Research

Publications 

"Partially Linear Models with Endogeneity: a conditional moment based approach", joint with Bertille Antoine, accepted at The Econometrics Journal, Volume 25, Issue 1, January 2022, Pages 256–275.


We propose an estimator for the slope parameter in partially linear models using a smooth minimum distance approach and apply it to the impact of electrification on employment growth in South Africa, obtaining more precise estimates than previous studies.


R code for RSMD and an illustrative example


"Factor IV Estimation in Conditional Moment Models with an application to Inflation Dynamics" joint with Bertille Antoine, Journal of Financial Econometrics, April 2024.


This paper develops a new estimator that directly exploits factor-based conditional moment restrictions without the need for prior parametrization, with an empirical application estimating the New Keynesian Phillips curve using US data, revealing the equal importance of forward- and backward-looking behaviours in inflation dynamics.


R code for FSMD and an illustrated example

Job Market Paper


"Conditional Moment Restriction Approach for Panel Data: Revisiting the Democracy-Growth Relationship"

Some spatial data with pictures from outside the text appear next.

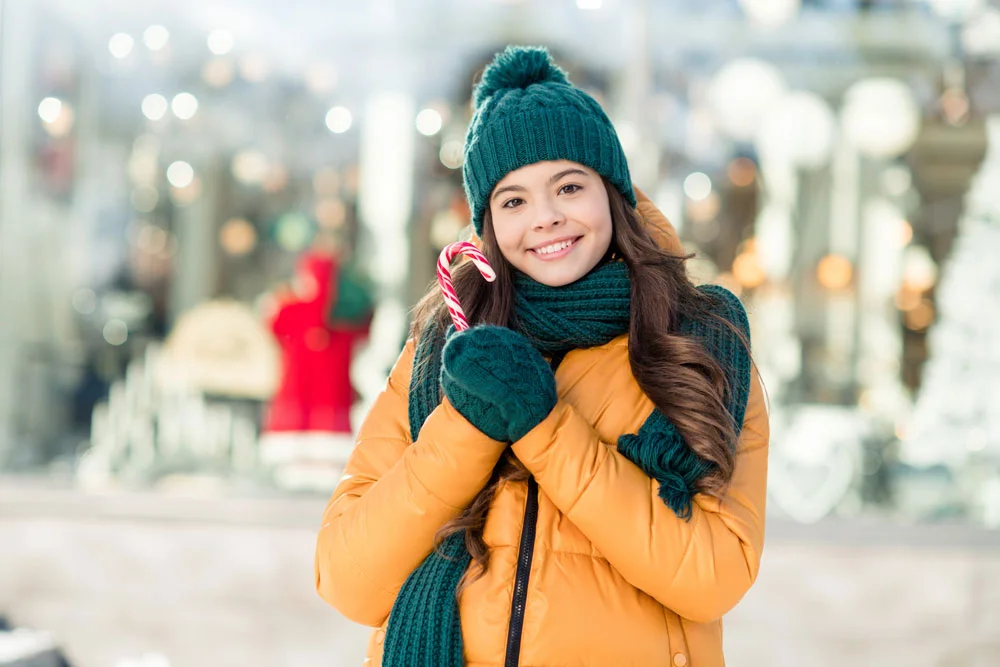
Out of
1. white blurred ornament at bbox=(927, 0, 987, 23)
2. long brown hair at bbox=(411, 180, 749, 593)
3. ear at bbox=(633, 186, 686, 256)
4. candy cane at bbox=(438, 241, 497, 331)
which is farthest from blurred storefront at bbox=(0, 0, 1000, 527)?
candy cane at bbox=(438, 241, 497, 331)

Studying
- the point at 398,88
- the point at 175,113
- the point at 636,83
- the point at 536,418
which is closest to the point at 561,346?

Abstract: This paper introduces a new estimator for studying the relationship between democracy and economic growth in a panel data setting. Our approach utilizes conditional moment restrictions directly, based on the foundational work of Bierens (1982), eliminating the need for parametric assumptions about the relationship between the instrument and democracy. This method reduces model specification biases and enhances estimation efficiency. Extending Integrated Conditional Moment (ICM) methods to panel data, our estimator is consistent and asymptotically normal under regularity assumptions. Applied to data from Acemoglu et al. (2019), our method produces estimates of democracy's positive impact on log GDP per capita, similar to 2SLS results but with lower standard errors. This yields more statistically significant estimates of long-term gains from democracy.


Working papers

"Estimation of Heterogeneous Treatment Effects Using a Conditional Moment-Based Approach"


Submitted


This paper presents a new estimator for heterogeneous treatment effects in a partially linear model, integrating a Robinson transformation, the Smooth Minimum Distance (SMD) method, and regularized model selection techniques like Lasso. It is applied to estimate Medicaid's effects from the Oregon Health Insurance Experiment, yielding more reliable results than traditional GMM approaches.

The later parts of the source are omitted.